| SELECTED EXCERPT |
● ● ● ● ● ● ●

Find all $x \in \mathbb R$ such that $x + \sqrt{3}$ and $x^2 + \sqrt{3}$ are rational.

Question

Find all $x \in \mathbb R$ such that $x + \sqrt{3}$ and $x^2 + \sqrt{3}$ are rational. I have started by assuming that $x + \sqrt{3} = \frac{a}{b}$ and substituting $x = \frac{a}{b} - \sqrt{3}$ into $x^2 + \sqrt{3}$. It led me to $\frac{a^2}{b^2} + 3 + \sqrt{3} \cdot \frac{b - 2a}{b}$. I don't know how to continue.

Answer 1

Well, since $x^2 + \sqrt{3}$ is assumed to be rational, then your work implies that

$$b - 2a = 0.$$

Make sure that you understand why this is the case. Once you have this, $2a = b$ and

$$x = \frac 1 2 - \sqrt{3}$$

is the only solution.

Answer 2

Let $x+\sqrt3=r$ and $x^2+\sqrt3=q$.

Thus, $$(r-\sqrt3)^2=q-\sqrt3$$ or $$r^2-2\sqrt3r+3=q-\sqrt3,$$ which gives $2r=1$ and $r^2+3=q$ and $x=\frac{1}{2}-\sqrt3.$

● ● ● ● ● ● ●

| PROVIDED MATERIAL |
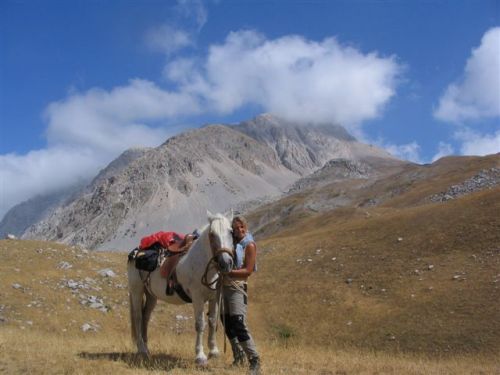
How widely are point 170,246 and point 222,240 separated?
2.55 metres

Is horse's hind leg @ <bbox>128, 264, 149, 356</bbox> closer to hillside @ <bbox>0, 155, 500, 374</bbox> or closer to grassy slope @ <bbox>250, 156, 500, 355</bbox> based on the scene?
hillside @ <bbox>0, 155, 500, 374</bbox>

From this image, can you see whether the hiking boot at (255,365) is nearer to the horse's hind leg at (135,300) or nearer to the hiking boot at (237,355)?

● ● ● ● ● ● ●

| WHAT THE TASK ASKS |
From the thread on rational values of x + √3 and x² + √3, answer:
1. What expression for x did the asker substitute into x² + √3?
2. Which equation does Answer 1 say the asker's work implies?
3. In Answer 2, which two relations between r and q follow from (r − √3)² = q − √3?

| SOLUTION |
1. x = a/b − √3
2. b − 2a = 0
3. 2r = 1 and r² + 3 = q